Against the backdrop of one of the most turbulent and challenging periods for UK businesses, many looked to last week’s Spring Statement in the hopes that the Government would announce pro-active measures that would help firms grapple with rising costs, National Insurance and tax hikes, skills shortages, soaring energy and fuel prices, and ongoing supply chain disruption, writes Ed Rimmer, the CEO of Time Finance.
Last week saw Rishi Sunak, the Chancellor, rise to his feet in the House of Commons to deliver the Government’s budget. Those immediate measures introduced, including fuel duty cuts, an increase to the National Insurance threshold and the longer-term aim to cut the basic rate of income tax, will go some way to bridge the gap for consumers as bills rise. Whilst they come as welcome measures that give the population some form of relief, they fail to tackle the root of the issue and put in place a long-term solution to re-grow our economy. UK SMEs need to be at the centre of that support.
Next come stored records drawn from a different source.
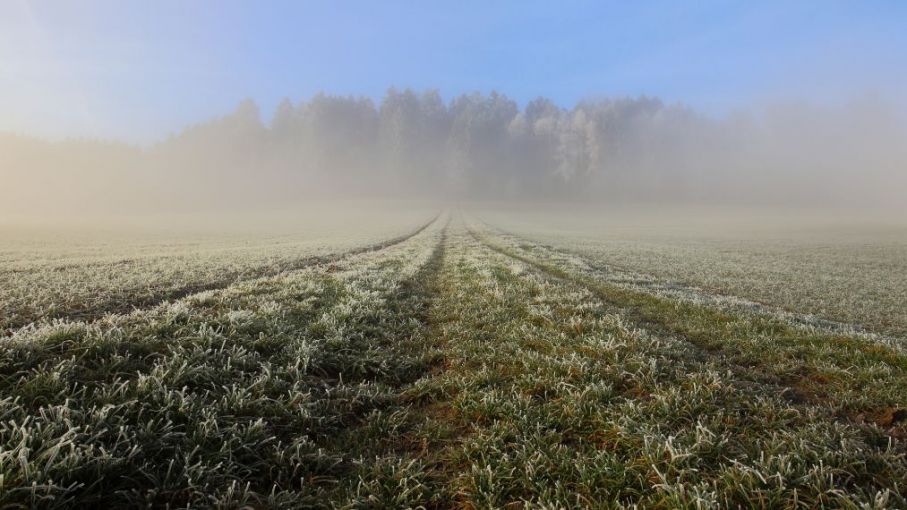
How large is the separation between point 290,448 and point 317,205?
498 ft

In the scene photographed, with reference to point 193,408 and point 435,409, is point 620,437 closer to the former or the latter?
point 435,409

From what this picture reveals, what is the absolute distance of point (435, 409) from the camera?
6.08 metres

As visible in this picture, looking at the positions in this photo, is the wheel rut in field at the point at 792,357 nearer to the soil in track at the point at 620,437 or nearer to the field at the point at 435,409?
the field at the point at 435,409

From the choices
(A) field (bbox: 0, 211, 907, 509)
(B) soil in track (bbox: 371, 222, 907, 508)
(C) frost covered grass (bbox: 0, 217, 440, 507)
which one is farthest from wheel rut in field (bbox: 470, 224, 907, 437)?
(C) frost covered grass (bbox: 0, 217, 440, 507)

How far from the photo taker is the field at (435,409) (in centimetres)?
380

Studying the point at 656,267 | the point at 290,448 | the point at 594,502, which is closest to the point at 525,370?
the point at 594,502

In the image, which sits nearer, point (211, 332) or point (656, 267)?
point (211, 332)

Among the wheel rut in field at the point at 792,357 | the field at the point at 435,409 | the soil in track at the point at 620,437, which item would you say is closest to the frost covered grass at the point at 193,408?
the field at the point at 435,409

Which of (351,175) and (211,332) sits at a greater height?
(351,175)

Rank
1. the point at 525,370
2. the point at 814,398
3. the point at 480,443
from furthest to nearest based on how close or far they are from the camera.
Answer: the point at 525,370 → the point at 814,398 → the point at 480,443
Small businesses make up 99% of the UK’s wealth, generating new forms of income, creating opportunities for employment and skills development, as well as driving innovation and change. Last week’s Spring Statement needed to see more financial aid directed toward businesses to ensure not only that they have the mechanisms in place to tackle their own ‘cost of doing business’ crisis but they can also meet the increase in wages that their employees so desperately need. Without this, households will continue to face a financial squeeze and the ripple effect this will have across the UK will continue.
Our industry knows too well that when businesses are held back or worse – forced to fold due to lack of financial support – this will only serve to stunt economic growth further. It’s a continuous cycle that will snowball if not addressed quickly. ‘Creating a culture for growth’ is a necessity if we’re going to meet the OBR’s forecasts. Even then, the UK will not experience as large a period of growth as previously predicted, further amplifying the importance of backing British businesses now and putting the right measures in place.
The Government has promised a lot to SMEs, but with much of this yet to be announced in the Autumn Budget, six months is too long to wait for this help to materialise. Reforming tax credits and expanding relief for R&D should really be happening now so that businesses can pick up the pace with innovation. Likewise, businesses need to be able to plan capital investments and with Super Deduction coming to an end next year, they deserve to know if and when measures will be in place to help invest in new technologies.
Businesses will be heavily reliant on support from traditional forms of lending and alternative finance solutions. This is where our industry can really step up to deliver financial aid and headroom where possible. Identifying challenges and seeking opportunities swiftly can mean the difference between success and failure in this climate. The coming months will continue to prove to be difficult, but with the right support available, what may feel like a catastrophe can turn into just a few bumps in the road. We’ll certainly be on hand to champion businesses during this time and encourage the rest of the industry to do so too.”